Parametric and Non-Parametric Analysis of QEEG: Normative Database Comparisons in Electroencephalography, a Simulation Study on Accuracy

Abstract

Quantitative electroencephalography (QEEG) as a tool for the diagnosis of neurological and psychiatric disorders is receiving increased interest. While QEEG analysis is restricted to the scalp, the recent development of electromagnetic tomography (ET) allows the study of the electrical activity of all cortical structures. Electrical measures from a patient can be compared with a normative database derived from a large sample of healthy individuals. The deviance from the database norms provides a measure of the likelihood that the patient’s electrical activity reflects abnormal brain functioning. The focus of this article is a method for estimating such deviance. The traditional method based on z-scores (parametric) is reviewed and a new method based on percentiles (non-parametric) is proposed. The parametric and the non-parametric methods are compared using simulated data.
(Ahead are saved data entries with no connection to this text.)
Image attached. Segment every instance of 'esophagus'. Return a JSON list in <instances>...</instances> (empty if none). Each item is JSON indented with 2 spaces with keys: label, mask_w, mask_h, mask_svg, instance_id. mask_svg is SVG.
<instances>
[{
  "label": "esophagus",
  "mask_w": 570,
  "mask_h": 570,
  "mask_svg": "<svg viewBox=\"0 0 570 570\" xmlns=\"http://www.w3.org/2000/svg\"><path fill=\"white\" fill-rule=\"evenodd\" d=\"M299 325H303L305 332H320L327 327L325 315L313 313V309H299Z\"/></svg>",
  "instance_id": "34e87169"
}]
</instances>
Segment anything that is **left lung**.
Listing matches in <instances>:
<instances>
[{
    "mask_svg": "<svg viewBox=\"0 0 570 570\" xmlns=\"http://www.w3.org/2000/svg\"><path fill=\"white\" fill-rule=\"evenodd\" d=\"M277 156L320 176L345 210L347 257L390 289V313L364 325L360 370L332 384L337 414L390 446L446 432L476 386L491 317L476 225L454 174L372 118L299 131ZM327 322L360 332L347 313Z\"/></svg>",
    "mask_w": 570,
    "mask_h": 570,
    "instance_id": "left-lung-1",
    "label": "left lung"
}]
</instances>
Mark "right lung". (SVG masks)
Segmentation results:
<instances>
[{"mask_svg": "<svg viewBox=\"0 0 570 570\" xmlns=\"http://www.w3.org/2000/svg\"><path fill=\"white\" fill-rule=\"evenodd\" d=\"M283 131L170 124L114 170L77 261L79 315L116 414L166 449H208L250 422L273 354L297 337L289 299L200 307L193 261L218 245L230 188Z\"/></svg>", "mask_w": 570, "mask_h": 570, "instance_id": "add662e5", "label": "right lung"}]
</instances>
The accuracy of both methods is assessed as a function of normative sample size and gaussianity for three different alpha levels. Results suggest that the performance of the parametric method is unaffected by sample size, given that the sample size is large enough (N > 100), but that non-gaussianity jeopardizes accuracy even if the normative distribution is close to gaussianity. In contrast, the performance of the non-parametric method is unaffected by non-gaussianity, but is a function of sample size only. It is shown that with N > 160, the non-parametric method is always preferable. Results will be discussed taking into consideration technical issues related to the nature of QEEG and ET data. It will be suggested that the sample size is the only constant across EEG frequency bands, measurement locations, and kind of quantitative measures. As a consequence, for a given database, the error rate of the non-parametric database is homogeneous; however, the same is not true for the parametric method.